Output word for word the lines from the one with "Mivv Suono RVS" to the final line of the data, both ends included, but skip the pictures.

─── Material provided ───

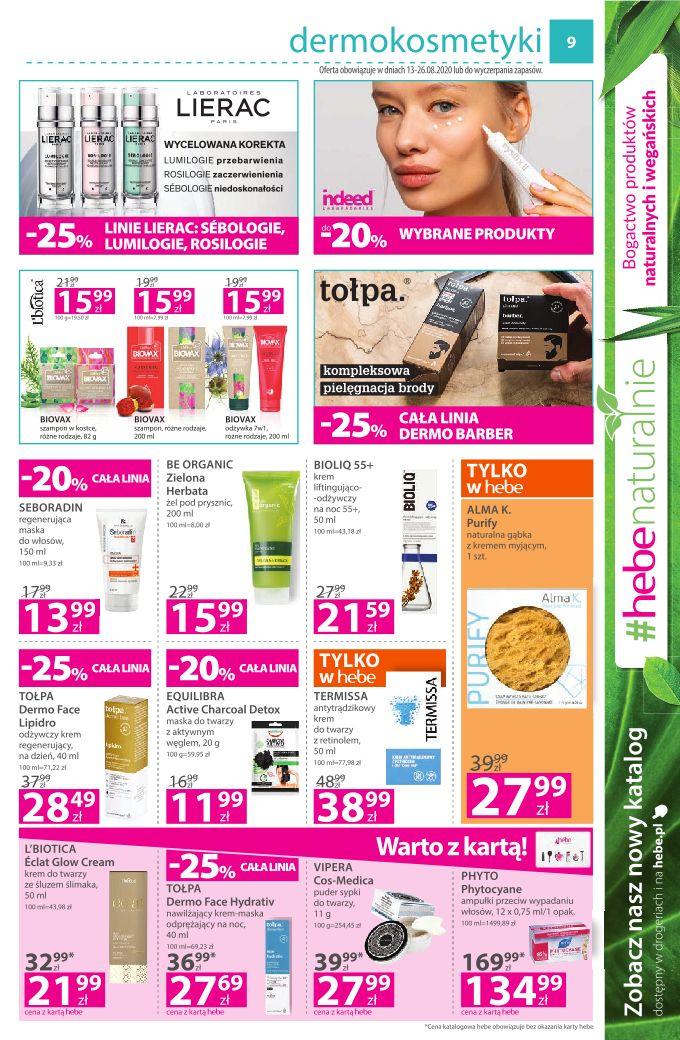 Gazetka promocyjna Hebe str. 9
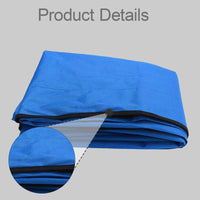 Toile de remplacement pour bimini de bateau 3 arceaux, bleue, Oxford PVC, 4 tailles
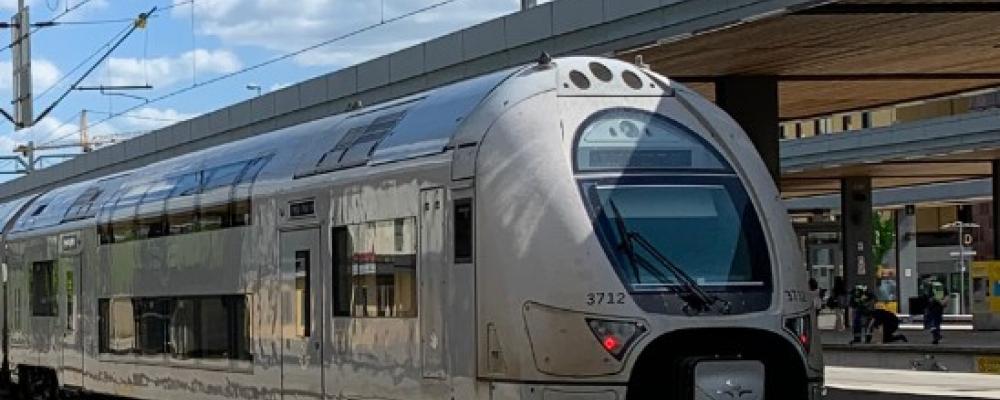 Ostkustbanan ska få två nya spår mellan söder Bergsbrunna och Uppsala Centralstation och en ny station söder om Bergsbrunna. Foto: Trafikverket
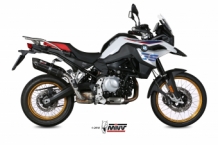 Mivv Suono RVS Black Slip-on Einddemper met E-keur BMW F 850 GS 2018 > 2021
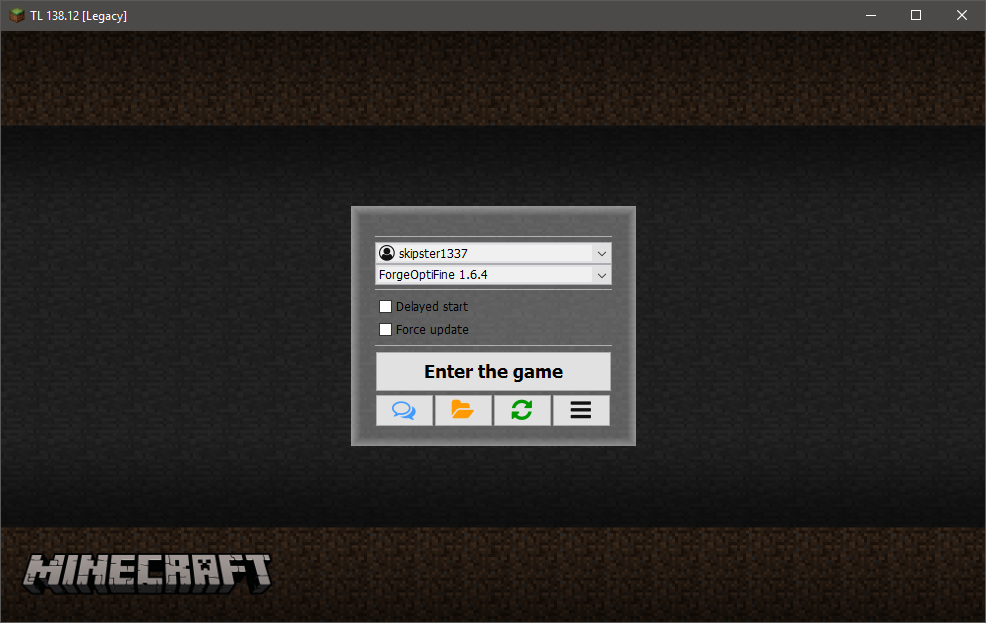 legacy minecraft launcher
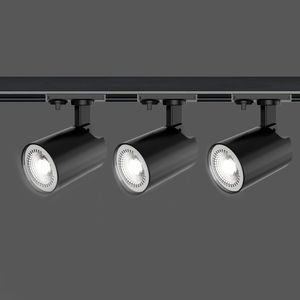 Kit 3Pcs Spot De Trilho 5W Cct 2700K-4100K-6500K Preto Fortec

───

Result of this exercise:
 Mivv Suono RVS Black Slip-on Einddemper met E-keur BMW F 850 GS 2018 > 2021
 legacy minecraft launcher
 Kit 3Pcs Spot De Trilho 5W Cct 2700K-4100K-6500K Preto Fortec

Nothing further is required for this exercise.